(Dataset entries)
··········

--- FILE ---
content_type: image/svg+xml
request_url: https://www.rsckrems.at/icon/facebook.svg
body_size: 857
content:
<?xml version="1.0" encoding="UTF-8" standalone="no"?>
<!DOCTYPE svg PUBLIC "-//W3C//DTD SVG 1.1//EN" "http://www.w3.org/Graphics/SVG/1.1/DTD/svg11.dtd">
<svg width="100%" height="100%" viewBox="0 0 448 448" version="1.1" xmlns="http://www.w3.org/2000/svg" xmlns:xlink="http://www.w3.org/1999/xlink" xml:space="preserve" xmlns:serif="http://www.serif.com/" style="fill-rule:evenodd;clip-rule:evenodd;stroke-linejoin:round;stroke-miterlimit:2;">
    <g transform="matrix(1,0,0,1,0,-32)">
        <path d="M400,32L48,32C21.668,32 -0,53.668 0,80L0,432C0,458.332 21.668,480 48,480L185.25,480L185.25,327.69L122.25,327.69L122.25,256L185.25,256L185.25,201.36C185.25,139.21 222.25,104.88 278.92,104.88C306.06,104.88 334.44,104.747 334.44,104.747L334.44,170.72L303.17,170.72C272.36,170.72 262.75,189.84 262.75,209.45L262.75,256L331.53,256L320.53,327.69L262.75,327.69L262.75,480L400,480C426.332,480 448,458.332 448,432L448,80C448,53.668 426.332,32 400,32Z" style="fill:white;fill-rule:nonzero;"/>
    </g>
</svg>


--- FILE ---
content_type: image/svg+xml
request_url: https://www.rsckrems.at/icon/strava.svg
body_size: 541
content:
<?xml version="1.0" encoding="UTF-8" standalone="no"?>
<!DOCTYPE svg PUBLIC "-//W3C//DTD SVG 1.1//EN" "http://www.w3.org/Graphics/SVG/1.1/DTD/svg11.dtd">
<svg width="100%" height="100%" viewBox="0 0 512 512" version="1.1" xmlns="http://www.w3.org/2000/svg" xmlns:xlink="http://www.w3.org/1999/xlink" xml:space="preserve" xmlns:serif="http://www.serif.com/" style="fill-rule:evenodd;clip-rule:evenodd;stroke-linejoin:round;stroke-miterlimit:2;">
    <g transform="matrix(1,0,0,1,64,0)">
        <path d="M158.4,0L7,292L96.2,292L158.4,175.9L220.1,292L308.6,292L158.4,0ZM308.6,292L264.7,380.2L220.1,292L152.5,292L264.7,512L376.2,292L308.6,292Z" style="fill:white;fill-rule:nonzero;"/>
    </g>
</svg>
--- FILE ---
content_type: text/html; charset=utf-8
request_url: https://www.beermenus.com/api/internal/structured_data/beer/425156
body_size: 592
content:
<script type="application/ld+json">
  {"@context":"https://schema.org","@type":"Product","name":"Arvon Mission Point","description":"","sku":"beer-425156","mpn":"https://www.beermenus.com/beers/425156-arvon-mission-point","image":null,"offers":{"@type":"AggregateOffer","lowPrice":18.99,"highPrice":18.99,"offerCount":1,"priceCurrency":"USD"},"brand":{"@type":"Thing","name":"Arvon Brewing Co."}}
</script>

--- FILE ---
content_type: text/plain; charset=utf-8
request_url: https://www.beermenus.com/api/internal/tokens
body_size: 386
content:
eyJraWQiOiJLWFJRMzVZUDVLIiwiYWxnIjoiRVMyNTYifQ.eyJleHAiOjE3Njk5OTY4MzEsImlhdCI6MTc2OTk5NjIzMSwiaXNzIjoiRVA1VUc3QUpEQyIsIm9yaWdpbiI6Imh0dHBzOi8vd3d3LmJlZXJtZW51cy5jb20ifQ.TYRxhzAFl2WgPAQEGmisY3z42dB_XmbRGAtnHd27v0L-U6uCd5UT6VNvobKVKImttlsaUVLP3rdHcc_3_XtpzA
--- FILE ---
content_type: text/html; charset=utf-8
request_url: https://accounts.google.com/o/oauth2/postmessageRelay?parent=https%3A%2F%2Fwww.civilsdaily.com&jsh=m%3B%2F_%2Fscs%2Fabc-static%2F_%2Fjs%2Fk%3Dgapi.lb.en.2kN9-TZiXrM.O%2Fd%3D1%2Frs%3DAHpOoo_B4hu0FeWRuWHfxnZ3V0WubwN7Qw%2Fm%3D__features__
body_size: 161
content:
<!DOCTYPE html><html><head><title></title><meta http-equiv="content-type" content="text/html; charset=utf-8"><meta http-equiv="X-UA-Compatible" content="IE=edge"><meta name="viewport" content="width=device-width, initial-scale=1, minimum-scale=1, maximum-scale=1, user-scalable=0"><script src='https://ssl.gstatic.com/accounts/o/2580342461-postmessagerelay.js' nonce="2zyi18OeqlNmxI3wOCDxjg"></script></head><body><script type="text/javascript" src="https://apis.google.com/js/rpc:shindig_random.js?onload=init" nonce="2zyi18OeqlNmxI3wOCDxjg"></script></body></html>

··········

▶ [Exercise requirements]:
From the data above, count the lines that hold the string "internal". Reply with only that number.

▶ [Response]:
2